Cloué au sol pendant dix-huit mois aux États-Unis et plus de trente-six en Éthiopie, le temps de mener à bien des corrections logicielles et de former des pilotes, ce best-seller dévolu au moyen-courrier a repris son envol. À noter qu’Henok Teferra Shawl n’a pas eu à gérer directement ce dossier: en mars 2019, il venait justement de quitter son poste de vice-président de la stratégie et des alliances chez Ethiopian pour rejoindre le 7e arrondissement de Paris, où se trouve l’ambassade d’Éthiopie.
====
* **Énoncé de la tâche**
Répondez brièvement, d'après l'extrait sur le moyen-courrier cloué au sol :
(a) Combien de temps l'appareil est-il resté cloué au sol aux États-Unis ?
(b) Quel poste Henok Teferra Shawl venait-il de quitter chez Ethiopian en mars 2019 ?
(c) Qu'est-ce qui se trouve dans le 7e arrondissement de Paris ?
Les données qui suivent n'ont aucun lien avec l'extrait.

* **Jeu de données**
====
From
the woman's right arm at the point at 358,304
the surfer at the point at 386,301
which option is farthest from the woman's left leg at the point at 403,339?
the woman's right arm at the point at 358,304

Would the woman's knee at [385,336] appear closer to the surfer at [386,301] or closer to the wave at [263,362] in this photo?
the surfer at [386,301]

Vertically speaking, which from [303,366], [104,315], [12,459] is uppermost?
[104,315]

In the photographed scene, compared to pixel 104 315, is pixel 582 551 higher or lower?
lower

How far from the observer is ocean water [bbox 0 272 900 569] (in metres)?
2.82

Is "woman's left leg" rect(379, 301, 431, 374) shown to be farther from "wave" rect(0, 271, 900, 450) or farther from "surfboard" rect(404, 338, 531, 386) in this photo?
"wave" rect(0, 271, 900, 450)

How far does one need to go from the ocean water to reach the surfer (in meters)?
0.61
====
* **Réponse attendue**
(a) Dix-huit mois.
(b) Celui de vice-président de la stratégie et des alliances.
(c) L'ambassade d'Éthiopie.